Je rappelle l’intro du texte de Desproges :

"Est-il en notre temps rien de plus odieux, de plus désespérant, de plus scandaleux que de ne pas croire en la démocratie?

Et pourtant. Pourtant.

Moi-même, quand on me demande: « Êtes-vous démocrate? », je me tâte."

 On voit bien que la question va entrainer une réaction chez l’auditeur. Elle gêne. On a tellement appris que le meilleur système était la démocratie qu’on considère que poser la question ne pourrait venir que de quelqu’un de malveillant. Malgré tout, Desproges était connu et il attirait la sympathie. Il faudra que vous y arriviez aussi.

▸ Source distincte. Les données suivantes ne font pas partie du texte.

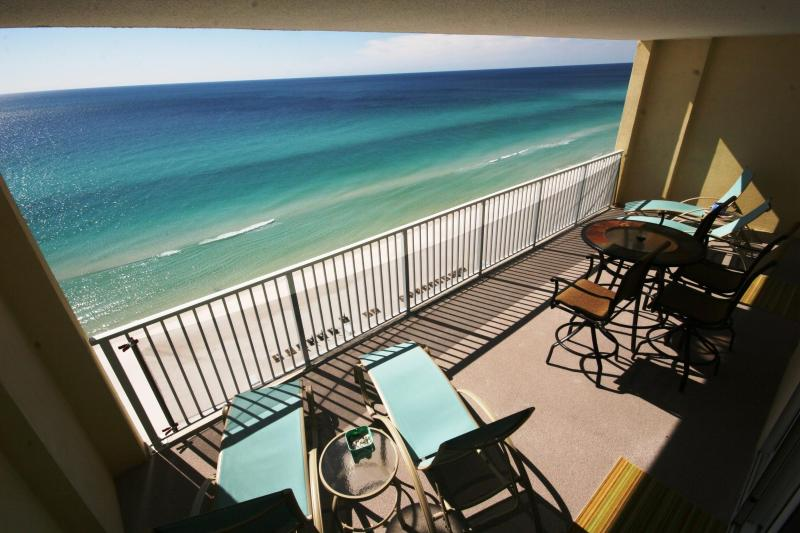 Large Private Balcony with View of the Gulf of Mexico - Beach front condo with amazing views!! 2/2 at Ocea - Panama City Beach - rentals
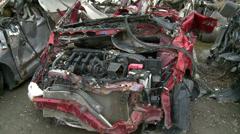 Tsunami wrecked cars. Stock Footage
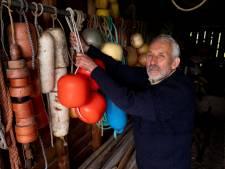 Frans (68) uit Terwolde is de laatste riviervisser in Oost-Nederland: 'Dat gaat mij aan het hart'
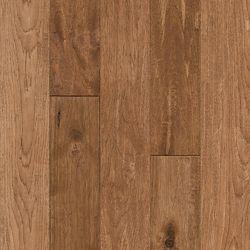 Bruce Plancher, bois massif, 3/4 po x 5 po x longueurs variées, Caryer Rich Doeskin, 23,5 pi2/boîte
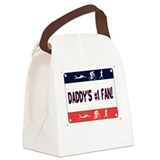 Daddy's #1 Fan Canvas Lunch Bag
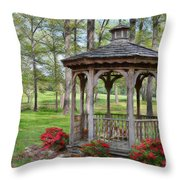 Spring Gazebo Pastel Effect Throw Pillow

Je vous donne deux exemple d’une « entrée » de GO de 2022 :

Irène SES

"Quand on pense être un bon élève, intelligent, cultivé, promis à un grand avenir, on peut être tenté d’intégrer une école privée…

Mais, il faut être lucide : plus que de l’intelligence et de la motivation, ce qu’il faut surtout pour entrer dans ces écoles, c’est de l’argent."

Sahra SES/AMC anglais

"Etes-vous sûrs qu’il n’y a pas de sociopathes ou de psychopathes dans votre entourage? Dans votre monde à vous… qui est un sociopathe et qui est un psychopathe?"

 

On voit ici que ces entrées en matière interpellent. Elles demandent à l’auditeur de se positionner, de savoir ce qu’il en est pour lui. 

Voici un autre exemple… On est au milieu du GO. L’élève a déjà expliqué pourquoi elle faisait la démonstration qu’elle était en train de faire, et elle veut montrer que Bourdieu a raison quand il critique le système scolaire. Dans ce paragraphe, elle met l’accent sur le capital économique.

Amel SES

"Le capital économique…

Evidemment que suivant les conditions de travail, l’environnement de travail, mais aussi les revenus, un élève sera plus privilégié qu’un autre. Moi par exemple, alors que j’y était admise, je n’ai pas pu me rendre aux oraux de Sc.Po. Bordeaux parce que ma famille n’en avait pas les moyens.

C’est violent.

Mais cette violence économique, je l’avais subie avant, quand en préparant ces oraux, en consultant leur site, je suis tombé sur la phrase : « si vous avez fait des voyages, n’hésitez pas à faire part de vos expériences ».

Quand on est pauvre, on ne fait pas de voyage… Et on n’a pas d’expérience à partager."


Il y a plusieurs choses à dire sur ce paragraphe.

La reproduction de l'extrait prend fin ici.